Listing:
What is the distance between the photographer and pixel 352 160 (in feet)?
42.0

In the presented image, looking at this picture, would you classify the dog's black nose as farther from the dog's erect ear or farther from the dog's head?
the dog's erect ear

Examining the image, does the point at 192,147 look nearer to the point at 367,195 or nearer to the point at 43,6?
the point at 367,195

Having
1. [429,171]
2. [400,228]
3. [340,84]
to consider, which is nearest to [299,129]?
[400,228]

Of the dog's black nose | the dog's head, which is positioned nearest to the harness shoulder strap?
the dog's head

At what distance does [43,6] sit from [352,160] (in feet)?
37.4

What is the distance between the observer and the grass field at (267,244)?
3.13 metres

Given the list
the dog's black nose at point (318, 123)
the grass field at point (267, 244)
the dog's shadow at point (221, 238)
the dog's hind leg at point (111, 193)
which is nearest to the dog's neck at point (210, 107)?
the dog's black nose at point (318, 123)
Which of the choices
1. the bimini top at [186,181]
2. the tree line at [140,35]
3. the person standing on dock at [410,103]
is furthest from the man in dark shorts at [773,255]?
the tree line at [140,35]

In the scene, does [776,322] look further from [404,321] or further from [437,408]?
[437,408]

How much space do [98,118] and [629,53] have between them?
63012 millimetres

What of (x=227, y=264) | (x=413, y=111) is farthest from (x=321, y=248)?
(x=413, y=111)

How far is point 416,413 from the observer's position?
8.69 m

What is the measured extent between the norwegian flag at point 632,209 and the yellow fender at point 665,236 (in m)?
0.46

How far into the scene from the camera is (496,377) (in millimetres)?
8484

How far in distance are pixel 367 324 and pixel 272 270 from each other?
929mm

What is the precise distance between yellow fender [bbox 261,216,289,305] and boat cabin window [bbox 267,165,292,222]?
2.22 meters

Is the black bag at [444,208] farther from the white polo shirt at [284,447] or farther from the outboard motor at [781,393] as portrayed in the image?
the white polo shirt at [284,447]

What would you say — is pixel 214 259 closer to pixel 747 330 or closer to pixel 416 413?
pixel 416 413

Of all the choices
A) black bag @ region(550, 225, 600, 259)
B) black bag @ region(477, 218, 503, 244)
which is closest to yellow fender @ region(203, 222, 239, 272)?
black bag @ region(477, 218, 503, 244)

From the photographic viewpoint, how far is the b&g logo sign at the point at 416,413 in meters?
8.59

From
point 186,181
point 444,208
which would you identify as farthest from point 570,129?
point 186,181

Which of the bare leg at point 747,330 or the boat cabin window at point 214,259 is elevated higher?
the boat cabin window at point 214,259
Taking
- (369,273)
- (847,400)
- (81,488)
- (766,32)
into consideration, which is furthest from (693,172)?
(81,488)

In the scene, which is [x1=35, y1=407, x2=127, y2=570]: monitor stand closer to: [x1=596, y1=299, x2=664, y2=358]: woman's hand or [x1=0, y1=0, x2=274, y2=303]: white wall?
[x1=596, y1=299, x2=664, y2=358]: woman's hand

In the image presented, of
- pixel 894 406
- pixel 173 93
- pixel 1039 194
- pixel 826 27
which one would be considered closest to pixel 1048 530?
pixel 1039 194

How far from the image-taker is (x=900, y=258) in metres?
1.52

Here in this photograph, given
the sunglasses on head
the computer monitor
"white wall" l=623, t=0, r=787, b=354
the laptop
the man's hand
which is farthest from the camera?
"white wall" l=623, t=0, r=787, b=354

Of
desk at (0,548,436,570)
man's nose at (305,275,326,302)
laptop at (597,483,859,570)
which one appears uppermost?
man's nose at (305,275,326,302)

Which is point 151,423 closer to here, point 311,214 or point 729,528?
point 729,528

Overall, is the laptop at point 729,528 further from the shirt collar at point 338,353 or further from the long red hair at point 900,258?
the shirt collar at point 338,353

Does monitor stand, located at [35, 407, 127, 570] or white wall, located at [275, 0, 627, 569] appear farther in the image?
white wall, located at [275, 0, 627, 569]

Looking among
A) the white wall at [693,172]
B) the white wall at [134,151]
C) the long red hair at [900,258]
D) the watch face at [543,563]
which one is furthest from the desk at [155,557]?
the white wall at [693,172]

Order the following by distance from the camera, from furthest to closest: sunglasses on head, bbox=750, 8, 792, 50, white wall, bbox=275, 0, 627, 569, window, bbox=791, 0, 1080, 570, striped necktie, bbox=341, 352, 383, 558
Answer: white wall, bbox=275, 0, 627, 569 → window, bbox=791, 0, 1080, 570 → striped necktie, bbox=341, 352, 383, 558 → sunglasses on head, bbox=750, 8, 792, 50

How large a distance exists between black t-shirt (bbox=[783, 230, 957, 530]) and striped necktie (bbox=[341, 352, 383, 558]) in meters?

What to produce:
Give back exactly the lines from the one containing "Order the following" to the end of the material, both ends included.

Problem solution:
Order the following by distance from the camera, from furthest to closest: sunglasses on head, bbox=750, 8, 792, 50, white wall, bbox=275, 0, 627, 569, window, bbox=791, 0, 1080, 570, striped necktie, bbox=341, 352, 383, 558
Answer: white wall, bbox=275, 0, 627, 569 → window, bbox=791, 0, 1080, 570 → striped necktie, bbox=341, 352, 383, 558 → sunglasses on head, bbox=750, 8, 792, 50

How large a distance exists between black t-shirt (bbox=[783, 230, 957, 530]) and striped necktie (bbox=[341, 352, 383, 558]) in meters?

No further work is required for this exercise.